STATED GOAL — Rewrite the entries starting with the line containing "In the captured" and going on through the line containing "From the picture at", swapping "distance" for "range" and keeping everything else the same. Omit the pictures from your answer.

DATA TO PROCESS —
-=-=-=-=-

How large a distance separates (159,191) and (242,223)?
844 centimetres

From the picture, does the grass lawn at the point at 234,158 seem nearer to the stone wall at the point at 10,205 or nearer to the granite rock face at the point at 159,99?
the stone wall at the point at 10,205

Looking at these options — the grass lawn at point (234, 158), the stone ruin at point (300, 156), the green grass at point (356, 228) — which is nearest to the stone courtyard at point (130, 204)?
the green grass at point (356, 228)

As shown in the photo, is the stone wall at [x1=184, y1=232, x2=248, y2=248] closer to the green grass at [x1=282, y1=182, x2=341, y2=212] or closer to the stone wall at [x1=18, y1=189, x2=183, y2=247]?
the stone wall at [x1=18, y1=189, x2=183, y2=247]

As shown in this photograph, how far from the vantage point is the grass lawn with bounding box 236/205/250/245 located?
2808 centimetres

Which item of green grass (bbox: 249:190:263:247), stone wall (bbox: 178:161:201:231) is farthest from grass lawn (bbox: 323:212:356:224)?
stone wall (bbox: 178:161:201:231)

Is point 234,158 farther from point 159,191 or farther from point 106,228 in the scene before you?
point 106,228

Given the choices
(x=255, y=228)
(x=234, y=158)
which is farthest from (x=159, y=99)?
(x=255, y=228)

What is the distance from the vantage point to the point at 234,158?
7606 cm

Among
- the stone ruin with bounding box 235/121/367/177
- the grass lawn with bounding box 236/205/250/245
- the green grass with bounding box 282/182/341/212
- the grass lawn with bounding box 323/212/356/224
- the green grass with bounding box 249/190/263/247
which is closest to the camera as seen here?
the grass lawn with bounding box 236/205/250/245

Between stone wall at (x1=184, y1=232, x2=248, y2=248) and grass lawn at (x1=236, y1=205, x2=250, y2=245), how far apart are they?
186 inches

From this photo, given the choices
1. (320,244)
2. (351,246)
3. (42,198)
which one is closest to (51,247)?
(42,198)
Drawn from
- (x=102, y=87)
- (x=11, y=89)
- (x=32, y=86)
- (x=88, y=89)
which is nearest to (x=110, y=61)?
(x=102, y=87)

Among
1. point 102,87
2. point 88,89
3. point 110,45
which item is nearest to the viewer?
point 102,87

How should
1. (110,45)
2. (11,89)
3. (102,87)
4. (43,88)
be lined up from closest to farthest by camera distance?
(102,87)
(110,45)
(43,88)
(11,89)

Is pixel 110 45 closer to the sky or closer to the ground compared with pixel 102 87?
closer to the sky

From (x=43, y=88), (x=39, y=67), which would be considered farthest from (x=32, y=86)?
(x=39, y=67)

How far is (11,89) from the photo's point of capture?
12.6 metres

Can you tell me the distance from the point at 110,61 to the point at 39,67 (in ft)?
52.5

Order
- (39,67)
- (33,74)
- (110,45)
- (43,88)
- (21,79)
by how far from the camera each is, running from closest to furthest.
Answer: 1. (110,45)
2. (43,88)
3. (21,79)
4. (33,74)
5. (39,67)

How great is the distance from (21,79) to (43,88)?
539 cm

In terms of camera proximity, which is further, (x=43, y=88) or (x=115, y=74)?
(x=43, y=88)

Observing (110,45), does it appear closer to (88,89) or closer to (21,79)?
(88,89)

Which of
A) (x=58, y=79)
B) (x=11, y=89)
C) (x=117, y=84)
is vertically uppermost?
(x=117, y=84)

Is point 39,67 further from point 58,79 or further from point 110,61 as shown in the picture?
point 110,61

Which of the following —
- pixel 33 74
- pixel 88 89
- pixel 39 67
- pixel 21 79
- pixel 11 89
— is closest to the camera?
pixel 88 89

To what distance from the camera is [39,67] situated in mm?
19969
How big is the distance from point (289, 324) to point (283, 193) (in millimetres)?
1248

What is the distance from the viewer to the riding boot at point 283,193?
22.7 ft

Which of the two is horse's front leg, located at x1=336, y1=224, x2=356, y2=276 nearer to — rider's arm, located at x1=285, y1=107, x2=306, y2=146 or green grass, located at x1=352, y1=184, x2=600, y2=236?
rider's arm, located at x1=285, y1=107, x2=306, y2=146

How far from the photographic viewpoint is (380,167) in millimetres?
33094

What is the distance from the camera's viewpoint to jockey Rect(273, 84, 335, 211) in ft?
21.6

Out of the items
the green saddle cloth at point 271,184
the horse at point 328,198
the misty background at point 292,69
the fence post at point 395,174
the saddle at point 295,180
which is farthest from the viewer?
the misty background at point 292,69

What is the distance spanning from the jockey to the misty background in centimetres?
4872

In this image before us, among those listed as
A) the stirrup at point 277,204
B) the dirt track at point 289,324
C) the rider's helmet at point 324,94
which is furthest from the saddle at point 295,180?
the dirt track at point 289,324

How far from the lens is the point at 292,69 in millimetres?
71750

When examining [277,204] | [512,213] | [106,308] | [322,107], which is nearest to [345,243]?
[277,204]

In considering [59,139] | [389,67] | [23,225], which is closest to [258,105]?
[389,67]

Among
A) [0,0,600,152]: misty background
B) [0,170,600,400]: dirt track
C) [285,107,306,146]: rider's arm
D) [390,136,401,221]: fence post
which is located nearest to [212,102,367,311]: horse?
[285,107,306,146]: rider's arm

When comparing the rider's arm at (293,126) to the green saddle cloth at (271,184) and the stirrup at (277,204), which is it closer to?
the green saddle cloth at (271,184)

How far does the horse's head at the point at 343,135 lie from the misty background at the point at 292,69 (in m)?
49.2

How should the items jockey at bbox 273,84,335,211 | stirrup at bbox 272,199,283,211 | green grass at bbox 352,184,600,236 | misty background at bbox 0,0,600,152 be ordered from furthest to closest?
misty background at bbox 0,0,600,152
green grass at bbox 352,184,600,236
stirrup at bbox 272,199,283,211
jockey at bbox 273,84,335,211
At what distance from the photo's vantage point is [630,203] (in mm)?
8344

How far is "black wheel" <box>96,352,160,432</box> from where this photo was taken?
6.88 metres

-=-=-=-=-

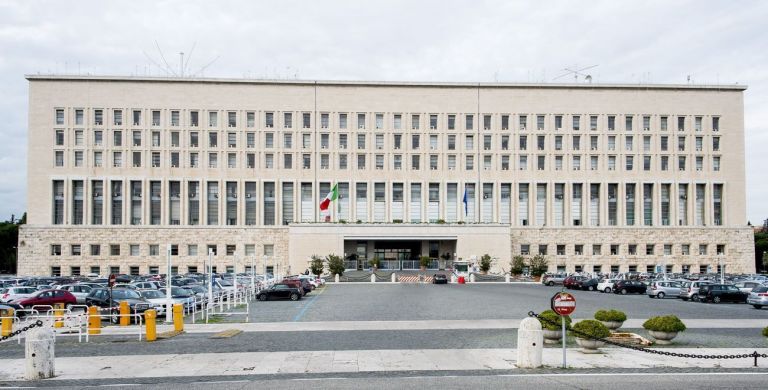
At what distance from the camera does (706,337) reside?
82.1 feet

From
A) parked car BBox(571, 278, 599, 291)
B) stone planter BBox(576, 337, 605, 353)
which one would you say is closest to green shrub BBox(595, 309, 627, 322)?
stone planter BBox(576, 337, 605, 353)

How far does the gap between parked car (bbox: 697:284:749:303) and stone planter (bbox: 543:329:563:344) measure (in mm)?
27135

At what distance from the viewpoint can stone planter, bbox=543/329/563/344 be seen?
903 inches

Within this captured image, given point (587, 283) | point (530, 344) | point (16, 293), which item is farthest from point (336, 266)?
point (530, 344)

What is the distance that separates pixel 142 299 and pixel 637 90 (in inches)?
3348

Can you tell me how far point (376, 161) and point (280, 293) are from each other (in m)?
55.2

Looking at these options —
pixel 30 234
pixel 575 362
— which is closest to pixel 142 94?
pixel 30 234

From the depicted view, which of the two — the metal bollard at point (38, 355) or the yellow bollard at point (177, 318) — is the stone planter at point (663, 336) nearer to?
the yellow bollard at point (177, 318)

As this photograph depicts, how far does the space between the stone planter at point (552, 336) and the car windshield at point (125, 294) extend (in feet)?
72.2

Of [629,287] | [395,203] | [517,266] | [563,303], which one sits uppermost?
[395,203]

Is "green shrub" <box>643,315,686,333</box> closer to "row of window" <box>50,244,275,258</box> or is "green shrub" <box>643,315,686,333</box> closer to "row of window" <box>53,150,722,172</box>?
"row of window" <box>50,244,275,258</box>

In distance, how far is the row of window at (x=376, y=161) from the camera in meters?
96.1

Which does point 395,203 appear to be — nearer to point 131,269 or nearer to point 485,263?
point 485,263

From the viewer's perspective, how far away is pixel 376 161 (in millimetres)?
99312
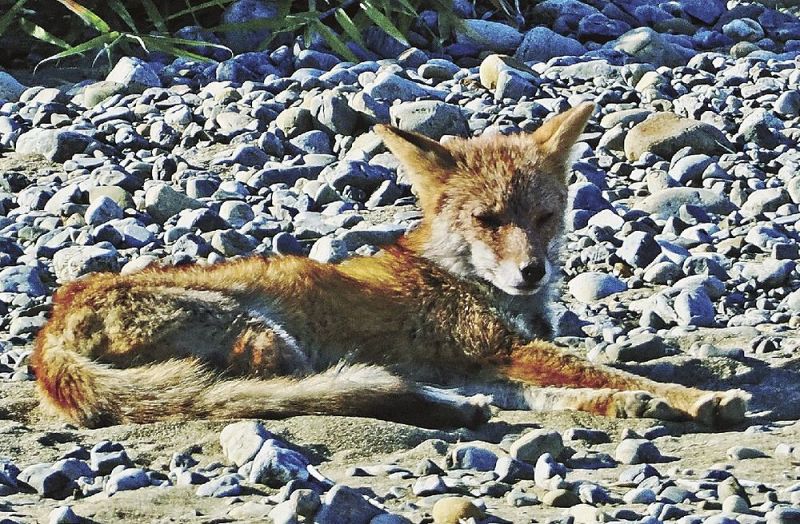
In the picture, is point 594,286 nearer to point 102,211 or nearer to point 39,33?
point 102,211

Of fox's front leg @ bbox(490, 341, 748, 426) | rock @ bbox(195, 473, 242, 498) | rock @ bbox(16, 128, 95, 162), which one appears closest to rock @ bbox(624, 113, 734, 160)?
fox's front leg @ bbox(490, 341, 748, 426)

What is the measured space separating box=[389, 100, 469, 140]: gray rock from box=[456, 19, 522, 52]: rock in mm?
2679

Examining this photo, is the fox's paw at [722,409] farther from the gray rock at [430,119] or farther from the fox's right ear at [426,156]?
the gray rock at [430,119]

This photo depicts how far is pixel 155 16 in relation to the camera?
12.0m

-=-=-=-=-

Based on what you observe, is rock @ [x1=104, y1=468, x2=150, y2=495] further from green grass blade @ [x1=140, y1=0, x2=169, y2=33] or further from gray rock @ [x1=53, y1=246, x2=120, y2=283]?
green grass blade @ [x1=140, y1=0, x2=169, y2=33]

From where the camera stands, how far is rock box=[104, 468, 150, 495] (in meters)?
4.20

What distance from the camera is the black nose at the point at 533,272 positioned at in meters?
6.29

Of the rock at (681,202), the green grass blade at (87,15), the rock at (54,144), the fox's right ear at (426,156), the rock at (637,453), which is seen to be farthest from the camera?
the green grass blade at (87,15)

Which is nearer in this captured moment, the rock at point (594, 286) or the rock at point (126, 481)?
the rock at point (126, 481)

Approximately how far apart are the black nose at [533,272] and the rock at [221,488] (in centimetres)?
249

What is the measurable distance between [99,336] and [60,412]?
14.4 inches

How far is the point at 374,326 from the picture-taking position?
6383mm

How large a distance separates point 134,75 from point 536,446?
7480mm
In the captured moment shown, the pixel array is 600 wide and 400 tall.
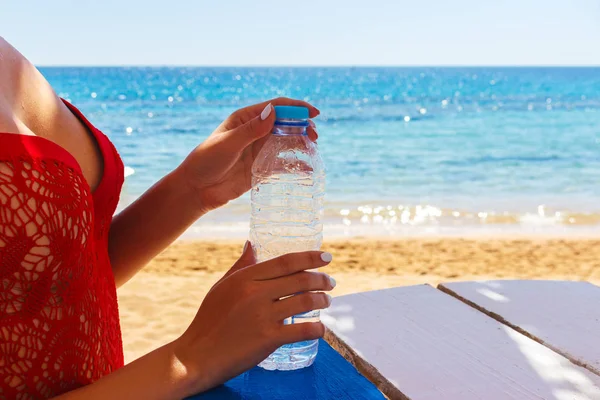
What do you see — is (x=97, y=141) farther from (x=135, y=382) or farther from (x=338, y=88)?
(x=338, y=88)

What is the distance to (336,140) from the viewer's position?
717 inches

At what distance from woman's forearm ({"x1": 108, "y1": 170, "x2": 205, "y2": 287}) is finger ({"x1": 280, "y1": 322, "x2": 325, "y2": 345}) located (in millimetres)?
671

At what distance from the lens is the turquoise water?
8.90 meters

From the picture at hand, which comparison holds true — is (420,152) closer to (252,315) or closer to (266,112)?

-=-=-=-=-

TASK OUTPUT —
In the captured moment shown, the pixel array is 600 wide and 400 tall.
What do you see — is (x=97, y=141) farther from (x=135, y=382) or farther from (x=338, y=88)?
(x=338, y=88)

What is the range to (336,140) from the viewer's position?
717 inches

At what range from woman's forearm ({"x1": 108, "y1": 170, "x2": 205, "y2": 287}) is finger ({"x1": 280, "y1": 322, "x2": 325, "y2": 345}) located (in millimetres)?
671

At what range from the lens is the turquoise water?
8.90 meters

From the picture at hand, which comparison holds true — is (420,152) closer to (252,315) or closer to (266,112)?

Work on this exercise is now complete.